Laurent Chavey <chavey@...gle.com> wrote:

>On 5/31/07, Laurent Chavey <chavey@...gle.com> wrote:
>> if a host configured with 802.3ad bond mode is connected to a switch
>> that does not support 802.3ad,  then an aggregator is selected as the
>> active aggregator (first link that has carrier in the slave list).
>> This is perfectly fine, since it lets at least one of the link become active.
>> (this was the behavior prior to 2.6.18)
>>
>> In 2.6.18 and above, a new check for the partner mac address was added
>> before an aggregator's carrier is set on. If a host is  configured as
>> previously
>> described,  then no links will become active.
>>
>> is that the intended behavior ?

	Prior to the change in question, the carrier state of the master
device was always on, regardless of the state of the slaves (so even if
things didn't work, bonding would claim to be up).

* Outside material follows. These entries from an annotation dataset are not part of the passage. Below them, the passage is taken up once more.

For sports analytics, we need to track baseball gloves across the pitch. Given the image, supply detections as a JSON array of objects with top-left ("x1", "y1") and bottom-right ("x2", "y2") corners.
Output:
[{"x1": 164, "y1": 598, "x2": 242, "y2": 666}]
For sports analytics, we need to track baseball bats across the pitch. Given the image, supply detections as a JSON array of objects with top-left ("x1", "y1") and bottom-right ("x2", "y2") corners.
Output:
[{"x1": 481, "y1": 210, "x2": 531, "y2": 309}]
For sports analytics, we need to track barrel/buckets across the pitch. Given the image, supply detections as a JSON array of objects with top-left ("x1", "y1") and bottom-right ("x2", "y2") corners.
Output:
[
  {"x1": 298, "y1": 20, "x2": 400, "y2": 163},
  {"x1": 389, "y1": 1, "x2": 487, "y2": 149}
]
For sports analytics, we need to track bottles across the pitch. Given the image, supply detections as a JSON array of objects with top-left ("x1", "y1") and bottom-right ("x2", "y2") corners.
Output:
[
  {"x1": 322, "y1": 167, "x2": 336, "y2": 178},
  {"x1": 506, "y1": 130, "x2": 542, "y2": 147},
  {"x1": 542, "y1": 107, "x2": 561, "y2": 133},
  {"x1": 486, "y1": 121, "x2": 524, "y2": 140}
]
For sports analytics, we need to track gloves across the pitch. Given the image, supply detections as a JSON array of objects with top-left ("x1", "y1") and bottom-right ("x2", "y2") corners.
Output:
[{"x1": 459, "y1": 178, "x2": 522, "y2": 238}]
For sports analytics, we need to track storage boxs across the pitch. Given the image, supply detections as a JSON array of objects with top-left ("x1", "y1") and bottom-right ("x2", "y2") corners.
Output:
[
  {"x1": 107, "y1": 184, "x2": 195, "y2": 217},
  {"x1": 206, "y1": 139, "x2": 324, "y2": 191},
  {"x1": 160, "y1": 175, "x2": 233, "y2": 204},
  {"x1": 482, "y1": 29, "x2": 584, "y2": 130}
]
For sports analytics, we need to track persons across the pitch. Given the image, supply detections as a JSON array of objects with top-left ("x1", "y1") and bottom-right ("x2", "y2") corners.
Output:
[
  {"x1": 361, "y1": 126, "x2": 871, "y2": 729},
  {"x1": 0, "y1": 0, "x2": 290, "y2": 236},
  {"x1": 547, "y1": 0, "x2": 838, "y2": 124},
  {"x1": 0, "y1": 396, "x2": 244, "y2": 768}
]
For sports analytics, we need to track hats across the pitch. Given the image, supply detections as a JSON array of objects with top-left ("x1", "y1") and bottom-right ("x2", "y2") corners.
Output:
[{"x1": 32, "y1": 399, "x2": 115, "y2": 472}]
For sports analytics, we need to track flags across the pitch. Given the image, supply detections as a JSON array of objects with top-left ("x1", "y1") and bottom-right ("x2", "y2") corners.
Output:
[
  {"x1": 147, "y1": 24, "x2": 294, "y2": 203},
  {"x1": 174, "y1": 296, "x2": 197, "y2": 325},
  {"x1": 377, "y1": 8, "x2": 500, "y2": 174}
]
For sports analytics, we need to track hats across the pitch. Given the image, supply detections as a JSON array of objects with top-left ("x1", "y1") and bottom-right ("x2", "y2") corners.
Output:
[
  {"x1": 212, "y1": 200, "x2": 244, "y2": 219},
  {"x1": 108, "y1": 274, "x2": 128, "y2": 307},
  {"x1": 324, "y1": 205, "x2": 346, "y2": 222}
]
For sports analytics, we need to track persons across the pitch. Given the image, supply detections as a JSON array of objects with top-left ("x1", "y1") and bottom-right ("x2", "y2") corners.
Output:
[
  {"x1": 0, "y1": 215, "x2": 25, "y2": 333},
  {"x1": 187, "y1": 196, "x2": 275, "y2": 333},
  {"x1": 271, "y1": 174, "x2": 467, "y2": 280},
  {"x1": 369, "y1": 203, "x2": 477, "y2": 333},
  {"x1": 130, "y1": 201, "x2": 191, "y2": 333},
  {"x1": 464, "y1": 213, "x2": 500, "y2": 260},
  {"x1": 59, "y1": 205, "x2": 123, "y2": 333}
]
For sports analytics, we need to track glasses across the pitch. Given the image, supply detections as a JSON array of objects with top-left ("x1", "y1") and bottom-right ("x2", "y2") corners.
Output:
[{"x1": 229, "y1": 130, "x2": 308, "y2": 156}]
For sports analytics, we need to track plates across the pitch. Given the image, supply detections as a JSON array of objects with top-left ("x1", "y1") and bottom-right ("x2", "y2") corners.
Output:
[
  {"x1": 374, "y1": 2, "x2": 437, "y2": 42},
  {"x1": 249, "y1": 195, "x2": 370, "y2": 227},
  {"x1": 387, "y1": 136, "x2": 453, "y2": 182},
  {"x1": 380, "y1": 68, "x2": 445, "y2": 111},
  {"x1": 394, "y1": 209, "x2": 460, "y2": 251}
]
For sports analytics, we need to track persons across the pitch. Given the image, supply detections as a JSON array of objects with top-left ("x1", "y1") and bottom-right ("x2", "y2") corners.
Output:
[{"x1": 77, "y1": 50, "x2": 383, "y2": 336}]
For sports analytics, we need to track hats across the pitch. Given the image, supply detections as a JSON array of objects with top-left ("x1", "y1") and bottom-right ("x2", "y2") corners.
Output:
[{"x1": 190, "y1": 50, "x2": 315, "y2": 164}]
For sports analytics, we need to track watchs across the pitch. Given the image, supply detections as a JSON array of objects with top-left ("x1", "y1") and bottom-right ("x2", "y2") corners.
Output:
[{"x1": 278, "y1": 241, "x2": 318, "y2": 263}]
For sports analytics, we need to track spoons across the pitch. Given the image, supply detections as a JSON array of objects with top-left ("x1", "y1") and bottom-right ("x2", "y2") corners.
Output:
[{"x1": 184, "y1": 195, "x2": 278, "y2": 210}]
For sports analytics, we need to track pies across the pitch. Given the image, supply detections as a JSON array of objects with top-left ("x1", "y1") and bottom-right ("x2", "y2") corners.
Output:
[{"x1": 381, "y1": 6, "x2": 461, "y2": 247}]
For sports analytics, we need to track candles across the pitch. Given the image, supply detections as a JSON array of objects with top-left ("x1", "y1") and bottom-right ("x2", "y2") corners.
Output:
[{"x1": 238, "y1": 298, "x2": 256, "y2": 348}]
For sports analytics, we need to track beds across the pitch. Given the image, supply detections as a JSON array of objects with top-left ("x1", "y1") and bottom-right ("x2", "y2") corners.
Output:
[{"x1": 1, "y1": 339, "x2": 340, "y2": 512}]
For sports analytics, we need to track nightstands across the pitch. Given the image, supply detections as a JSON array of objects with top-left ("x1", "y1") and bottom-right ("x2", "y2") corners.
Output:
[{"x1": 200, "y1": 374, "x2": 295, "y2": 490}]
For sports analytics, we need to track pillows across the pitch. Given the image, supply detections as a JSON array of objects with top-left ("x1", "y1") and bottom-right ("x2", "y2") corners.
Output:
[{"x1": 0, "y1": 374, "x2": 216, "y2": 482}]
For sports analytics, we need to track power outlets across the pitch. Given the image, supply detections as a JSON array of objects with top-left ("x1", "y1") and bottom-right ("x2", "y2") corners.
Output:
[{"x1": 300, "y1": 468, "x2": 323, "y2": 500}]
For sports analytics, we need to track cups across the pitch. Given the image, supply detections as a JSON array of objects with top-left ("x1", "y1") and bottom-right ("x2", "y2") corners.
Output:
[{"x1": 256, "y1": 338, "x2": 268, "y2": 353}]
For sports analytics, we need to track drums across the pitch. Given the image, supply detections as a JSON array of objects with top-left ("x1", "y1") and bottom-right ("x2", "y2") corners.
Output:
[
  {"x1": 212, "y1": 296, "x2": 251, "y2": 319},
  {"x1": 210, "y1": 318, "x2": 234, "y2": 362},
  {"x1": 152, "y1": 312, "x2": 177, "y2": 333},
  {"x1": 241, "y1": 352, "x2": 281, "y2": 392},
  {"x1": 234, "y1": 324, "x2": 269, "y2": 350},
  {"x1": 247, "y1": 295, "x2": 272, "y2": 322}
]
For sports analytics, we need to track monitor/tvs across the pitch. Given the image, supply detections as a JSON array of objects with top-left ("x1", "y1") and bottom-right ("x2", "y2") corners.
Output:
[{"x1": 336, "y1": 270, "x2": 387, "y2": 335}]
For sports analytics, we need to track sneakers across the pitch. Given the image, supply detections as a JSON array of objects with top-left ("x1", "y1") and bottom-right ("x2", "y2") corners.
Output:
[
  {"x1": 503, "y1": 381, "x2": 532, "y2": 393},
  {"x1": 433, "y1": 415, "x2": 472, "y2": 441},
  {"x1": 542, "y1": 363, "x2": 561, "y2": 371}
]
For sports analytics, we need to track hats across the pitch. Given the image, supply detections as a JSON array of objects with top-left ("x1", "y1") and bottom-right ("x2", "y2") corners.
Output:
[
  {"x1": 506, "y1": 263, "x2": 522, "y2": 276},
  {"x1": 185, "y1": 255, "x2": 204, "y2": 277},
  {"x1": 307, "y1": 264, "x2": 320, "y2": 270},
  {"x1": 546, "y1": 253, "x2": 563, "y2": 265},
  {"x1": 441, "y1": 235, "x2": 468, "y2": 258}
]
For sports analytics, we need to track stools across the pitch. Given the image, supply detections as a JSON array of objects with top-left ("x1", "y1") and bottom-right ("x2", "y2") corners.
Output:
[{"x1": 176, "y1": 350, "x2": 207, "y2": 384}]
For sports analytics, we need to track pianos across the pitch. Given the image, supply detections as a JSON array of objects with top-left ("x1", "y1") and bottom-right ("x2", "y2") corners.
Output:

	My concern specifically was more with failures in negotiation
with 802.3ad capable peers, not for interoperability with non-802.3ad
devices (since bonding can always be run in a non-802.3ad mode).

	This behavior (don't pass traffic if no 802.3ad setup occurs)
also parallels the behavior of the Cisco switches I use to test bonding
(they will not pass traffic across ports of a lacp channel-group if the
802.3ad negotation does not occur), so it seemed appropriate.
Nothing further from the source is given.